Until these concerns can be fully mitigated, the most promising path forward lies in hybrid desktop/web platforms that allow users to maintain local and online control of information.

These may be end-to-end solutions (for example, the NewsGator family of products includes web- and software-based newsreaders that are fully synchronized) or more specific sync services (Plaxo, for instance, synchronizes desktop calendar and address book clients with online equivalents). When implemented correctly, these tools can be phenomenally useful.

I’ve been waiting for this same innovation to make its way to the world of EDM apps, and there are some promising options emerging.

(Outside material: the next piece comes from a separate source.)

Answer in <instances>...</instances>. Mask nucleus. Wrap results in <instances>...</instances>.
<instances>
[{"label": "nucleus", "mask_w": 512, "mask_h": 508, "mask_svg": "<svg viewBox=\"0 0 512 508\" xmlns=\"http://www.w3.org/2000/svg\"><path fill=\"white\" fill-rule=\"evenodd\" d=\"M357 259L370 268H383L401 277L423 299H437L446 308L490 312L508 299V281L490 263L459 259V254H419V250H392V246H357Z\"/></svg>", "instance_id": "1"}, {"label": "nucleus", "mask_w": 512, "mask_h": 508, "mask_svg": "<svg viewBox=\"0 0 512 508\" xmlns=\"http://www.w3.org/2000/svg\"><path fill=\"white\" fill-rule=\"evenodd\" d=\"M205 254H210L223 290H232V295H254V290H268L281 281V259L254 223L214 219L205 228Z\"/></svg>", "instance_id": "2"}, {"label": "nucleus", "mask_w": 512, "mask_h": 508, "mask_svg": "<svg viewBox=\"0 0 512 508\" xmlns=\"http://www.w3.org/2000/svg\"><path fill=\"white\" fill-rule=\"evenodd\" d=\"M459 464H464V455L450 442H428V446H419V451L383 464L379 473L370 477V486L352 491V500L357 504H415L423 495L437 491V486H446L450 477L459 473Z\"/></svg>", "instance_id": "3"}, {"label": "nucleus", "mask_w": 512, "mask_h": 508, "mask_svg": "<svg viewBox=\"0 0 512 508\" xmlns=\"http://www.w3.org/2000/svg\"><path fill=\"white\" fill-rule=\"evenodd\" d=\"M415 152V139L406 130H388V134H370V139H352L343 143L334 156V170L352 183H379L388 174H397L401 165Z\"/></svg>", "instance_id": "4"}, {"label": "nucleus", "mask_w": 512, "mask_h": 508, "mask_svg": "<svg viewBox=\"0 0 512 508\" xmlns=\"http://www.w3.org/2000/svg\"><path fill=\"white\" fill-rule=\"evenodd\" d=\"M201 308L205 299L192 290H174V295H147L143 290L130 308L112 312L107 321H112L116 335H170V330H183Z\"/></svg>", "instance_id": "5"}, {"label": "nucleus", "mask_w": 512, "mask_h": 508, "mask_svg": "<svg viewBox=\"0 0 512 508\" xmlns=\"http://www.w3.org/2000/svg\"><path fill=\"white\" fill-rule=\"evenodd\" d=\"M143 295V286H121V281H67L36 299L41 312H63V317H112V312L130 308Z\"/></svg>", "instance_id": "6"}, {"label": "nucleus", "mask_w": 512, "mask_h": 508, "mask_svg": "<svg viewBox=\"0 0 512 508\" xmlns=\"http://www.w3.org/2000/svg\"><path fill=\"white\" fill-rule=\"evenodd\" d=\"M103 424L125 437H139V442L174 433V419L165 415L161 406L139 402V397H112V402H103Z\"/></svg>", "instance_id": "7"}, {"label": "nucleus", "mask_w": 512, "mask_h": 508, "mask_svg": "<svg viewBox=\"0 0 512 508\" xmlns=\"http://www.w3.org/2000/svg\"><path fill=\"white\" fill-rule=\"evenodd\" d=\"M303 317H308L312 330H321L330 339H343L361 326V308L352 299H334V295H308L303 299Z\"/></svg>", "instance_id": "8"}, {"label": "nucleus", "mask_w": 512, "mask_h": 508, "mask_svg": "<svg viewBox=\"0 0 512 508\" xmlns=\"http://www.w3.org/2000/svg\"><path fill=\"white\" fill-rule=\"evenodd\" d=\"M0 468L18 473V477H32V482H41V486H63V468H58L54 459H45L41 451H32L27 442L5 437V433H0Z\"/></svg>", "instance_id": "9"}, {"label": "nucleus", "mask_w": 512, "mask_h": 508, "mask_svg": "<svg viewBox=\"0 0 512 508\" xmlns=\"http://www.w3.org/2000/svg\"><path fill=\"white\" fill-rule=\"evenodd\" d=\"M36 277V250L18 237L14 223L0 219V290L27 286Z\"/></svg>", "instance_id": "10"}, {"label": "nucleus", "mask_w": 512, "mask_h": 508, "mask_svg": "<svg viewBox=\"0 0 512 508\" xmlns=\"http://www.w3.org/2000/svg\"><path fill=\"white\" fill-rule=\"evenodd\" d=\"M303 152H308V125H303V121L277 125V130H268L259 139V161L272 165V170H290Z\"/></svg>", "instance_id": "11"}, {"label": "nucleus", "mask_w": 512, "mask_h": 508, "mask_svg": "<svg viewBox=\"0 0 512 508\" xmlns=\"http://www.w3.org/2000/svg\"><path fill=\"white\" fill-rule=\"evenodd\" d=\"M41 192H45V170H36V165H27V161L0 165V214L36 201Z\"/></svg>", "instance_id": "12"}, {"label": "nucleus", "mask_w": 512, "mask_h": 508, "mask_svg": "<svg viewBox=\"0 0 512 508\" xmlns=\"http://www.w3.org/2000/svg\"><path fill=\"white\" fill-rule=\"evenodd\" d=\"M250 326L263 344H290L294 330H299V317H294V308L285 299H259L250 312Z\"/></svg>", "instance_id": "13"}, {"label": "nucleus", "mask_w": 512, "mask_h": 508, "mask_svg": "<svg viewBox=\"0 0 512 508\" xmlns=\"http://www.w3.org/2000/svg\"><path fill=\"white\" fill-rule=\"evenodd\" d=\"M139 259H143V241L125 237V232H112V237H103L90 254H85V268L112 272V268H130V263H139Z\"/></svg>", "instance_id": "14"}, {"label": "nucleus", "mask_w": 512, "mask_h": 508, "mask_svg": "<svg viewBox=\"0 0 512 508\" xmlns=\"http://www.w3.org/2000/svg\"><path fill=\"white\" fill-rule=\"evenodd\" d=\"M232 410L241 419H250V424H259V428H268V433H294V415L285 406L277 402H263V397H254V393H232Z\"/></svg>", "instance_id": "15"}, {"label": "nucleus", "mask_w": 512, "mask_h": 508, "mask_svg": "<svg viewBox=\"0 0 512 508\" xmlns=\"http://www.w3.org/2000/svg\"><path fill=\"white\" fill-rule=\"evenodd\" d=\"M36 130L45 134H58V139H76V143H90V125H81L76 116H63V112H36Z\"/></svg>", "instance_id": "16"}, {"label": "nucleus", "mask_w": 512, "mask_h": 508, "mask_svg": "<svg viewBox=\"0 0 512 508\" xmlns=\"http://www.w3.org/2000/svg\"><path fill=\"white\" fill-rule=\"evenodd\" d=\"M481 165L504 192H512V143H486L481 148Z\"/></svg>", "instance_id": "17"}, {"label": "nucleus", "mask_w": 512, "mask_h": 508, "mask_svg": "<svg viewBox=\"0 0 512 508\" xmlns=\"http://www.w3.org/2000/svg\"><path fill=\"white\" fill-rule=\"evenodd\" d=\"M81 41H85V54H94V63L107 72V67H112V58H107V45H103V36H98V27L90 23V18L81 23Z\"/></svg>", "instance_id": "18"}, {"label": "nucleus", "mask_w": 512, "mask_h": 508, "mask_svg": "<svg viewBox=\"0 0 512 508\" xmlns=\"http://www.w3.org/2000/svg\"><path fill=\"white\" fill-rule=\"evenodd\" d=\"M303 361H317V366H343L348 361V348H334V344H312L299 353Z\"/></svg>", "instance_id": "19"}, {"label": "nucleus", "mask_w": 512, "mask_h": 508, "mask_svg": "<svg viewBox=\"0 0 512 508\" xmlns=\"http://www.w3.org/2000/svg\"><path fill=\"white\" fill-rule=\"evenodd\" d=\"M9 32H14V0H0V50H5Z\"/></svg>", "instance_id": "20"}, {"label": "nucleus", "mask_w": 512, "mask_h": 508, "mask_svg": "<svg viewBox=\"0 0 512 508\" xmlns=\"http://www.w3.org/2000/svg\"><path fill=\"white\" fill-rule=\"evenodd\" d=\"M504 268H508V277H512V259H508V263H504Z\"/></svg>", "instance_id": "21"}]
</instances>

A limited example is DEVONthink Pro Office, which has a built-in web server that provides remote access to your database. (First impression: it’s slick, but you’re out of luck if you’re stuck behind a firewall or the database isn’t running.) Evernote is a new EDM tool with full desktop-to-web synchronization tools, as well as limited online editing.

The beginning

Ultimately, any EDM solution is only a tool — but it may be the most important tool in the arsenal of knowledge workers. It is therefore of critical importance that we take our EDM strategies seriously.

You may not yet have an EDM strategy. But creating one may be the most important step you can take in your development as a knowledge worker.

Take a moment to think about how you manage what you know. Start exploring technologies, asking how they can improve your knowledge set.

It may take months to work out a reasonable system of your own… but it’s a beginning, and one well worth making.